CALAIS — Malgré une stabilisation relative des marchés, les prix de l’énergie continuent d’exercer une pression significative sur les entreprises locales. Pour de nombreux professionnels, l’impact se fait encore sentir sur les factures d’électricité et de gaz, affectant directement les marges et les capacités d’investissement.

Les secteurs les plus énergivores, comme l’industrie, l’artisanat ou certains commerces, sont particulièrement concernés. Plusieurs dirigeants expliquent devoir ajuster leurs horaires de production ou limiter certaines activités afin de contenir les coûts.
Des ajustements contraints

Face à cette situation, certaines entreprises ont engagé des mesures d’adaptation, allant de la renégociation des contrats énergétiques à l’investissement dans des équipements moins gourmands en énergie.
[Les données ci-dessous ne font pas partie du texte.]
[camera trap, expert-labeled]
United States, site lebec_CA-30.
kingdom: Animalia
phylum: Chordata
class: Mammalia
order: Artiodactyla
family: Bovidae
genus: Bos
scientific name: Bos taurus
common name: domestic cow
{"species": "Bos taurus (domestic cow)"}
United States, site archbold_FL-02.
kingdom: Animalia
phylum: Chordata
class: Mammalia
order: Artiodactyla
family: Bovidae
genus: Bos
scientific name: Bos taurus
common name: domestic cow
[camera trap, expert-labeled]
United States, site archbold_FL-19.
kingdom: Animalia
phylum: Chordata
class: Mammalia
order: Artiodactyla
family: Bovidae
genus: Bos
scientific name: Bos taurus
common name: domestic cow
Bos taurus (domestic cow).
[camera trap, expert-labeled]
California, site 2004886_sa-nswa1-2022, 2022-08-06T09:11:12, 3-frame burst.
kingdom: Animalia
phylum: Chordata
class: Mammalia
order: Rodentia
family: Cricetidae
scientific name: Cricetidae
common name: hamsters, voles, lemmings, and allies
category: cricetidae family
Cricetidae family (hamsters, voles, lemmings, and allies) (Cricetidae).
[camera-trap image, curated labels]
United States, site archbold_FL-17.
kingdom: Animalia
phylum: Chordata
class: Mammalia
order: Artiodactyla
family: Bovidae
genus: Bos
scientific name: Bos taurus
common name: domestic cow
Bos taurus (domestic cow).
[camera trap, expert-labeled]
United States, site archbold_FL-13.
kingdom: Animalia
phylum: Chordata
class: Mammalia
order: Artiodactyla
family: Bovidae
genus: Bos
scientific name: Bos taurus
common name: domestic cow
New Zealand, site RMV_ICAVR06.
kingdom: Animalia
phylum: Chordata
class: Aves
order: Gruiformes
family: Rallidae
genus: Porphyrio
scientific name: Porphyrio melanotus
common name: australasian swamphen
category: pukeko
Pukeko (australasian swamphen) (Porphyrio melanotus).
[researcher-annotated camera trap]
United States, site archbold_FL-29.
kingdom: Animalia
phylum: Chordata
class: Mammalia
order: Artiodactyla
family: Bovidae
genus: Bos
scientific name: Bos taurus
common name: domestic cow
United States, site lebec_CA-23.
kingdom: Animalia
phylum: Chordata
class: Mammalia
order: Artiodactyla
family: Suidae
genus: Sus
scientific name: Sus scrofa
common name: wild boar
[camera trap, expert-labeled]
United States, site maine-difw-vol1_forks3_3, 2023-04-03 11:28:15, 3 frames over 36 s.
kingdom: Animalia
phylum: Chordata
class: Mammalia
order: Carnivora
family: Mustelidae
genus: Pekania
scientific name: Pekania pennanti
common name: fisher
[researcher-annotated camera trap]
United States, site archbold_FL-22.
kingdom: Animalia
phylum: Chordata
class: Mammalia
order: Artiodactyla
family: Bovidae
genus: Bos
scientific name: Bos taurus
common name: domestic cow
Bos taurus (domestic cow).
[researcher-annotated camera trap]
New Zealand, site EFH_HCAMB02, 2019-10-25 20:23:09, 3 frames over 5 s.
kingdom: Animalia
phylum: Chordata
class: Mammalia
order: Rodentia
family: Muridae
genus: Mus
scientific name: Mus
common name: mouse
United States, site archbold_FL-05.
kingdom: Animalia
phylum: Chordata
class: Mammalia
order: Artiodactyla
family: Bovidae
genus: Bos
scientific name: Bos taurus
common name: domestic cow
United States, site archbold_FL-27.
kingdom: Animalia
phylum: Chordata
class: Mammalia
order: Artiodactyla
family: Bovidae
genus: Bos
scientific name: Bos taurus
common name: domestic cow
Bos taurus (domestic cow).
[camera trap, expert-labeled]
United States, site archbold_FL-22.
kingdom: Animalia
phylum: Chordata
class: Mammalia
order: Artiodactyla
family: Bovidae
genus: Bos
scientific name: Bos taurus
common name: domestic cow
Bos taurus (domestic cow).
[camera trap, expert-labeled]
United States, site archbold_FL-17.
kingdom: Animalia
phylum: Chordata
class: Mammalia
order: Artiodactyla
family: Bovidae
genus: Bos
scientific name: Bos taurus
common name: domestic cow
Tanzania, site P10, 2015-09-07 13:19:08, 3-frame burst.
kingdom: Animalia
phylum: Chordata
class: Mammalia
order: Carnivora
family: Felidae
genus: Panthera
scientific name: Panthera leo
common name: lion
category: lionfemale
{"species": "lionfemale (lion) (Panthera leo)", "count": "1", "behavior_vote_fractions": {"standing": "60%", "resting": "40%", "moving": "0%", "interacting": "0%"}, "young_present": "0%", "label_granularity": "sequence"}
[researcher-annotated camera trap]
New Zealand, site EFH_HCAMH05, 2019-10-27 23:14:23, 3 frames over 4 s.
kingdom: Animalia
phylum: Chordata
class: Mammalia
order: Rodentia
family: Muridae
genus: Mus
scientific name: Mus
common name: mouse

Ces choix, souvent coûteux à court terme, sont perçus comme nécessaires pour sécuriser l’activité sur le long terme.
Toutefois, toutes les structures ne disposent pas des mêmes capacités financières, ce qui creuse parfois les écarts entre petites entreprises et acteurs plus importants.
Un impact sur les prix et l’emploi
La hausse des charges se répercute également sur les prix proposés aux clients, dans un contexte où le pouvoir d’achat reste sous tension. Certains professionnels reconnaissent devoir arbitrer entre absorber une partie des coûts ou les répercuter partiellement.
Sur le plan de l’emploi, les entreprises se montrent prudentes, privilégiant le maintien des effectifs existants plutôt que de nouveaux recrutements.
Une visibilité encore limitée
Si des dispositifs d’accompagnement existent, les chefs d’entreprise évoquent un manque de visibilité quant à l’évolution future des prix de l’énergie. Cette incertitude complique les projections et freine certains projets de développement.
Dans ce contexte, l’économie locale avance avec prudence, cherchant un équilibre entre adaptation, maîtrise des coûts et maintien de l’activité.